Tuesday, March 8, 2016

Irregular Rhythms, Unintentional Design


What emerges in the ruins of industrialization? If human beings have ruined the planet, caught in the drive to be modern, can we find a new way to live? To what can we turn for a model? Tsing argues that, in order to survive, human beings must learn new ways of noticing, new ways of listening. She points out that, in spite of the best-laid plans of states and capitalists, unpredictable occurrences surround us. She writes,
Precarity is the condition of our time [...] Precarity is the condition of being vulnerable to others. Unpredictable encounters transform us; we are not in control, even of ourselves. Unable to rely on a stable structure of community, we are thrown into shifting assemblages, which remake us as well as our others. We can't rely on the status quo; everything is in flux, including our ability to survive (20).
If we accept that, rather than the stable, planned, progressing civilization we narrate ourselves into, we live in a state of precarity, we must reframe modern concepts of subjectivity and individualism. “I” can never act independently or securely in a state of precarity; “I” rely for survival upon other human and non-human organisms and technologies (Tsing illustrates this idea with a walking stick). Tsing calls this “assemblage,” “open-ended gatherings,” which sometimes become “happenings,” encounters which are greater than the sum of their parts.
            Tsing illustrates assemblage and happenings by referencing polyphonic music, particularly European Renaissance and Baroque polyphonic music. She writes,
These forms seem archaic and strange to many modern listeners because they were superseded by music in which a unified rhythm and melody holds the composition together. In the classical music that displaced baroque, unity was the goal; this was ‘progress’ in just the meaning I have been discussing: a unified coordination of time […] When I first learned polyphony, it was a revelation in listening; I was forced to pick out separate, simultaneous melodies to listen for the moments of harmony and dissonance they created together. This kind of noticing is just what is needed to appreciate the multiple temporal rhythms and trajectories of the assemblage (23-24).
            Tsing titles the first chapter, in which this paragraph exists, “Arts of Noticing.” In order to understand how to survive in capitalist ruins, we must notice assemblage; but assemblage, she implies, must be heard and felt. It is rhythms and melodies. While modernity and progress relied upon eyes for their narratives, a sense which seems to privilege the linear, assemblage is heard (and, in the case of mushrooms, smelled). Noticing assemblage requires us to create and process knowledge in new ways.
            These ideas, in addition to the discussion later in the book of how John Cage composed to reveal ambient sound, reminded me of the work of a colleague of mine, No.e Parker. No.e studied Javanese and Balinese gamelan for several years before returning to the United States to pursue a PhD in music composition. Last summer and fall her work was on display at the UC Riverside Culver Center’s Sweeney Art Gallery, where she’d set up a container of compost filled with electrodes which connected to a computer program and speakers, creating “a live soundscape of out of real-time data.” The electrodes took temperature data, which was translated to hertz. Citing Bennett’s Vibrant Matter, No.e writes of her composition project,
Composing [De]Composition recontextualizes the biota of compost into an artistic material and collaborator—joining the seemingly unconnected practices of home composting, data collection, sound art and music composition into a research-based, new media artwork. The project establishes compost— a complex, living material—as an “actant … a source of action that … has sufficient coherence to make a difference.”

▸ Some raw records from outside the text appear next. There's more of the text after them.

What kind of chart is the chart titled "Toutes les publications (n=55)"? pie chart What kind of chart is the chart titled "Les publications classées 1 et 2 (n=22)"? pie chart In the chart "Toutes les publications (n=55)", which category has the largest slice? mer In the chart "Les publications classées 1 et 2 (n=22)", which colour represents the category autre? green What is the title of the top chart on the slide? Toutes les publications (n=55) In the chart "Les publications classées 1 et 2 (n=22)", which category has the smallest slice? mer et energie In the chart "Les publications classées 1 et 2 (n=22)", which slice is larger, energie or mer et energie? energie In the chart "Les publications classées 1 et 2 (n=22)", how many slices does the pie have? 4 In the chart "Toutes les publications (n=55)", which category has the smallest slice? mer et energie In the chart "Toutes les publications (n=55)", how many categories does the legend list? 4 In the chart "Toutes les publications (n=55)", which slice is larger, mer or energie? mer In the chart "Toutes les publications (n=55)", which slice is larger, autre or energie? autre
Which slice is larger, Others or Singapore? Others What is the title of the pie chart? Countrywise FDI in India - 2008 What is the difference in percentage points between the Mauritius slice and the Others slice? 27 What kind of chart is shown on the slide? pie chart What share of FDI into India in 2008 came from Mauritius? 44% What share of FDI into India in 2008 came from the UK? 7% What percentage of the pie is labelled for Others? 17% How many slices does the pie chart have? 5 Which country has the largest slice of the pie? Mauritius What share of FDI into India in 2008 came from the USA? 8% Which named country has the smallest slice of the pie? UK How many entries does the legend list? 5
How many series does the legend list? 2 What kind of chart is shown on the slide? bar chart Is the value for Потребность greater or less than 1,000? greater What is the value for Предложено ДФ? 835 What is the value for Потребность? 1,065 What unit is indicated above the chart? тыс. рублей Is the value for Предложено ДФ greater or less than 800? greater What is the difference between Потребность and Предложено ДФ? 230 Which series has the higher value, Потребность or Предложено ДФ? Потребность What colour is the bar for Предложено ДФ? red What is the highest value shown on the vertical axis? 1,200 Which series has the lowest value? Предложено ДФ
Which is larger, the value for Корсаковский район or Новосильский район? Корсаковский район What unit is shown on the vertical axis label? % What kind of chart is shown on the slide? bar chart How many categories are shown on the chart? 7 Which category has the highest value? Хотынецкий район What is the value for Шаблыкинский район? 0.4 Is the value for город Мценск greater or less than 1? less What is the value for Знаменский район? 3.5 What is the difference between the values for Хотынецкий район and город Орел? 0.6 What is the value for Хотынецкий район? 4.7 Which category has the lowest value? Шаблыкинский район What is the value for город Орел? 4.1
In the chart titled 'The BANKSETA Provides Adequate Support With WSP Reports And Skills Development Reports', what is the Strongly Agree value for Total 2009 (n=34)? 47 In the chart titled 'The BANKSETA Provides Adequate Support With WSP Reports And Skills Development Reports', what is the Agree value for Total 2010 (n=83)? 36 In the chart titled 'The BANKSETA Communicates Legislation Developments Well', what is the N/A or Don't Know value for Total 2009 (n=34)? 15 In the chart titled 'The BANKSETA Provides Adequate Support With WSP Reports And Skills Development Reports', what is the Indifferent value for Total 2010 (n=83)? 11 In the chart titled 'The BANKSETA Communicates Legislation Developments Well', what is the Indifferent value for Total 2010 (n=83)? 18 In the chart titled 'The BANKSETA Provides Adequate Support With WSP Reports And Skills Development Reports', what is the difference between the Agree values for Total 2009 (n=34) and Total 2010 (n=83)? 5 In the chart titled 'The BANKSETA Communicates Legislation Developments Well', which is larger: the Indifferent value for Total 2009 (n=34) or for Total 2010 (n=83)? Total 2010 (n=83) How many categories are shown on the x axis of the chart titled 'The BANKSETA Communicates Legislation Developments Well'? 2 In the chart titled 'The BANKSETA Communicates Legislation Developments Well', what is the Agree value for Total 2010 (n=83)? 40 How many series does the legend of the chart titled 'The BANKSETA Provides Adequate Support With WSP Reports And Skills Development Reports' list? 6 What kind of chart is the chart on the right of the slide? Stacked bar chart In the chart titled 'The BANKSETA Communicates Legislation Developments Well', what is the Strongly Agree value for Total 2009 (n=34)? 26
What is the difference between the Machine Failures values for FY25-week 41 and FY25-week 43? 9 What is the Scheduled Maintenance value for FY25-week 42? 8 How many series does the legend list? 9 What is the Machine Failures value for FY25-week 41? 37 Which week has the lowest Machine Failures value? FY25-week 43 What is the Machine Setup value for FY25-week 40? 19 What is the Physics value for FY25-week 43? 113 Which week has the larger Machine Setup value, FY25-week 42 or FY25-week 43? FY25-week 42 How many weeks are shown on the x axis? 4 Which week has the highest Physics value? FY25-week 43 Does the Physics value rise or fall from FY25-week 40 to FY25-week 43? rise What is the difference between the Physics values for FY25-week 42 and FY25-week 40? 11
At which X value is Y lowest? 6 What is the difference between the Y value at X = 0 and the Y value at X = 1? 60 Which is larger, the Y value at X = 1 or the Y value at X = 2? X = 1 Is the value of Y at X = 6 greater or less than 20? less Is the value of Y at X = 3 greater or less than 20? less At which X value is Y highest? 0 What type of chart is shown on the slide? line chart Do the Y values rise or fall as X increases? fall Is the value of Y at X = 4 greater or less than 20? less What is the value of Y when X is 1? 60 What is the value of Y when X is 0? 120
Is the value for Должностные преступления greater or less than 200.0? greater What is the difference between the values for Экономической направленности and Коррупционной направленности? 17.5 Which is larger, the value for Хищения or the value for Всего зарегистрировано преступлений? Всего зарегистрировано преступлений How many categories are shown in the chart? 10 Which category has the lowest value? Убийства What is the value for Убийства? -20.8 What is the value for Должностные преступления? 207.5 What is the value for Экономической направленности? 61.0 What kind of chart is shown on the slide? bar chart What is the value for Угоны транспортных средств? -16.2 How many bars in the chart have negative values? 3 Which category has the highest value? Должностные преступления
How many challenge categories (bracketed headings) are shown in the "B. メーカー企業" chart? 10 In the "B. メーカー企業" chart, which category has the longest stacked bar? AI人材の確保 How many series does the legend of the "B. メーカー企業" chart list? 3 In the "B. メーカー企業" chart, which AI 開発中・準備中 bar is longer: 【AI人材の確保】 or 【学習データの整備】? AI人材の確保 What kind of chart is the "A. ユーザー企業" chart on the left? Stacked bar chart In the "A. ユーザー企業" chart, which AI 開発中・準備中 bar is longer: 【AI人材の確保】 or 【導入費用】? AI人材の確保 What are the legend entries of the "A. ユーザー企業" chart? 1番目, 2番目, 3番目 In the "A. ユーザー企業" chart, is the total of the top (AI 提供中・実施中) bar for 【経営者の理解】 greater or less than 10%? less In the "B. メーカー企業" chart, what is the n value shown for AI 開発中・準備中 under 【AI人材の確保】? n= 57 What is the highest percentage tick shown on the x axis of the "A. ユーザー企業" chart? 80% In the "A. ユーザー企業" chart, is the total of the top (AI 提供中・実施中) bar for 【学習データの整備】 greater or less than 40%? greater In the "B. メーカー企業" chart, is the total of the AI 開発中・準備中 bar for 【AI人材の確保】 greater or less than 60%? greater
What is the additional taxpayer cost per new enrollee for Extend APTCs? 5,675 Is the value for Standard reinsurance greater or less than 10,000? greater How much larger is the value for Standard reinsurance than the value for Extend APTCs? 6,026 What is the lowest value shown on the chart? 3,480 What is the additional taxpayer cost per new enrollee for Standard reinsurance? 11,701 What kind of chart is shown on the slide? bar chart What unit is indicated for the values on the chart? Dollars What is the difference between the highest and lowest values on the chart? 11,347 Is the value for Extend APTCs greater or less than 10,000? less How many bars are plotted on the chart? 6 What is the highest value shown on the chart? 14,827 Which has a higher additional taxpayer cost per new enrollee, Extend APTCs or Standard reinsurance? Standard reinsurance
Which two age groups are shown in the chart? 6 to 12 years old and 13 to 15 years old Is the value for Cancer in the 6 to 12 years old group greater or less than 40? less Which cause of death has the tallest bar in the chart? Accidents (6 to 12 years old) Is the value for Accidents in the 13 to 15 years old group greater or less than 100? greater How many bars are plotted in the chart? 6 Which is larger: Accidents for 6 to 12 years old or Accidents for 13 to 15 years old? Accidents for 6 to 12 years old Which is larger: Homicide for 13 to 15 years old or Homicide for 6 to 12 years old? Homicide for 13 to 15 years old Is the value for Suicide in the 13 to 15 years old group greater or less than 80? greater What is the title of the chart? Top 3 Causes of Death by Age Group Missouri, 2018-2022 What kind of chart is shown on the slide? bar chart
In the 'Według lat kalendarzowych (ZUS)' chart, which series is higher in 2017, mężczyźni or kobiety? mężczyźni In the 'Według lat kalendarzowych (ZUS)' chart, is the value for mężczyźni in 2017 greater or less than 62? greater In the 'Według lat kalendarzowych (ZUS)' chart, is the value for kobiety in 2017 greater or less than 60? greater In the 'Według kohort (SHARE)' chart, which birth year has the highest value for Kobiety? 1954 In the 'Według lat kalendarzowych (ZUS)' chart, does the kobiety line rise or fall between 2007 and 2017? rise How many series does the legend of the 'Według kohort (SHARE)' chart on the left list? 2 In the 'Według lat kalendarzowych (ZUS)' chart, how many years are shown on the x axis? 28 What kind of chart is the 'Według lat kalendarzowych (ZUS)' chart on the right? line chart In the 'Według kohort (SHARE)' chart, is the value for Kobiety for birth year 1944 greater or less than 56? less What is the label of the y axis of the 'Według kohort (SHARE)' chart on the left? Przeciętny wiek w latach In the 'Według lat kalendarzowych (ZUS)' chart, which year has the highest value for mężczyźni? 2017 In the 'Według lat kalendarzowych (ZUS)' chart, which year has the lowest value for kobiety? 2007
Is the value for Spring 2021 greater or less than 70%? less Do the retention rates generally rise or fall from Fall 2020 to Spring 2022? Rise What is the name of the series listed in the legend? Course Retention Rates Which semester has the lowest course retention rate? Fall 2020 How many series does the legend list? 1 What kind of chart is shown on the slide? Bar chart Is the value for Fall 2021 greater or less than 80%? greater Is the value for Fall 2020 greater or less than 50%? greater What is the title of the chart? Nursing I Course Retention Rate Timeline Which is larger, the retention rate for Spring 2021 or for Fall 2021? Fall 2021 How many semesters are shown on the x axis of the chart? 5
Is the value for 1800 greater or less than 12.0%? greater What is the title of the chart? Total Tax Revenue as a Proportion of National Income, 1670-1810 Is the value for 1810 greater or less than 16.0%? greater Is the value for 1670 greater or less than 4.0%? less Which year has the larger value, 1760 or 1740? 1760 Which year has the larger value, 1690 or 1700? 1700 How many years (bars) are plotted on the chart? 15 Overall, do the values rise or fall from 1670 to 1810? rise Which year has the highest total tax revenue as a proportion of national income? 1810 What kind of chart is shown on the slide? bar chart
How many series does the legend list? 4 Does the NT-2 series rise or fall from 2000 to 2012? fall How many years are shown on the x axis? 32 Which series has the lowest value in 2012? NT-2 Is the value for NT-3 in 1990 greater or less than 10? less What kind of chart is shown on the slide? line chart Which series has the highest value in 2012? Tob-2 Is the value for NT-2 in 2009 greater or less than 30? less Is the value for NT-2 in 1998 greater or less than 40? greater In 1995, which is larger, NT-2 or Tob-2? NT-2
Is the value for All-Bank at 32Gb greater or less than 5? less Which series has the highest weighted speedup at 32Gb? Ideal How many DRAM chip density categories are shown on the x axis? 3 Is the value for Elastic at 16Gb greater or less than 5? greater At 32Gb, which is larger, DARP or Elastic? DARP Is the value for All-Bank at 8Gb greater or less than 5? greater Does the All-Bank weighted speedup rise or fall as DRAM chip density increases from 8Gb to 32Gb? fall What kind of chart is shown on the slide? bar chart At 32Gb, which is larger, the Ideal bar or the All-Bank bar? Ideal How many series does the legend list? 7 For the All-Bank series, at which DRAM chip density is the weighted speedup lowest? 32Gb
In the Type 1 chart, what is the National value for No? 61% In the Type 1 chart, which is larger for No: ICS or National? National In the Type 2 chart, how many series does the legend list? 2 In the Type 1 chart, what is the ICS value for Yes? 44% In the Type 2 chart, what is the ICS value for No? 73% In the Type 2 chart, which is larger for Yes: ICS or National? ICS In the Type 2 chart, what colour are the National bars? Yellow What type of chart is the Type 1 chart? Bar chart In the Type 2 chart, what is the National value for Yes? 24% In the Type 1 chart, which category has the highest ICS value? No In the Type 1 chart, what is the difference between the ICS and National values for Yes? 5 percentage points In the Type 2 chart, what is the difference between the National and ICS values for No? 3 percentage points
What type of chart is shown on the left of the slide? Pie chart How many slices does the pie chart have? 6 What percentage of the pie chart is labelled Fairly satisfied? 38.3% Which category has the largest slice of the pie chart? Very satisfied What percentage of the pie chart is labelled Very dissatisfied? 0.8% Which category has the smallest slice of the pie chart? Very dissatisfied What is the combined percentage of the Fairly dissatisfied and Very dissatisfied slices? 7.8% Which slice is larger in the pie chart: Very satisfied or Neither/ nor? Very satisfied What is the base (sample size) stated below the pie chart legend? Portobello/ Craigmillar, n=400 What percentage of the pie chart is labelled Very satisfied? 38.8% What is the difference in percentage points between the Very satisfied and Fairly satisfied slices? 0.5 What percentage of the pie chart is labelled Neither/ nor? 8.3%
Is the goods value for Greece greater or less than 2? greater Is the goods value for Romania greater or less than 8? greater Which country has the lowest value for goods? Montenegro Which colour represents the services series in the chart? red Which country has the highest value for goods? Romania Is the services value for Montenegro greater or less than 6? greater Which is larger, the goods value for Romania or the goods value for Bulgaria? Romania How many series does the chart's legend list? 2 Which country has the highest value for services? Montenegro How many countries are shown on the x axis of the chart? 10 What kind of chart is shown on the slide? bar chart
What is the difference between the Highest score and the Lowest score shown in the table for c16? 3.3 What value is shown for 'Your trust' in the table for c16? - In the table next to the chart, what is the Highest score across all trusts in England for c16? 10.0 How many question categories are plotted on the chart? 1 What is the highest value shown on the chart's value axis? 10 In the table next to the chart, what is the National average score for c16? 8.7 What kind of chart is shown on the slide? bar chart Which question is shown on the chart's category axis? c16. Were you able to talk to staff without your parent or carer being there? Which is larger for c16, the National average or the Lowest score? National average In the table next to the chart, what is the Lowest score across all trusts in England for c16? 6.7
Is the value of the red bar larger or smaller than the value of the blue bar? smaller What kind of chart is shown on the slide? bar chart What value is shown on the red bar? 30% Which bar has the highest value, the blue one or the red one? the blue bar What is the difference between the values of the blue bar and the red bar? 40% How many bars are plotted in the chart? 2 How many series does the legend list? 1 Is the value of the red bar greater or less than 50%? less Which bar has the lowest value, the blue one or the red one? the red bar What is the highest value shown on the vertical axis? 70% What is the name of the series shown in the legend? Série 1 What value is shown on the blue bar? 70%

            The musical result of this project had two parts. The first was the exhibit, which allowed listeners to hear real-time compost temperature change as it occurred in the room. The second component was a final performance, which took all the data and condensed it into a wieldier composition, sped up and performed with MIDI sound. Both sound files are available through links from her personal website, which you can access here. I attended the final performance of the MIDI version (you can see me lying on a yoga mat in one of the pictures on her website), and my overwhelming sense at the end of the performance was wonder at what sound could express. As Tsing likewise advocates, as we recognize the fault in monolithic methods of modernity, we must offer instead “stories built through layered and disparate practices of knowing and being” (159). Many composers bristled at No.e’s project. Ignoring her complex conceptual and technical efforts, they questioned how Composing [De]Composition could be a composition if she did not have control over the notes. The pervasiveness of stories we tell ourselves about the lone creative genius attempts to prevent deliberate “cross-species coordinations” (156).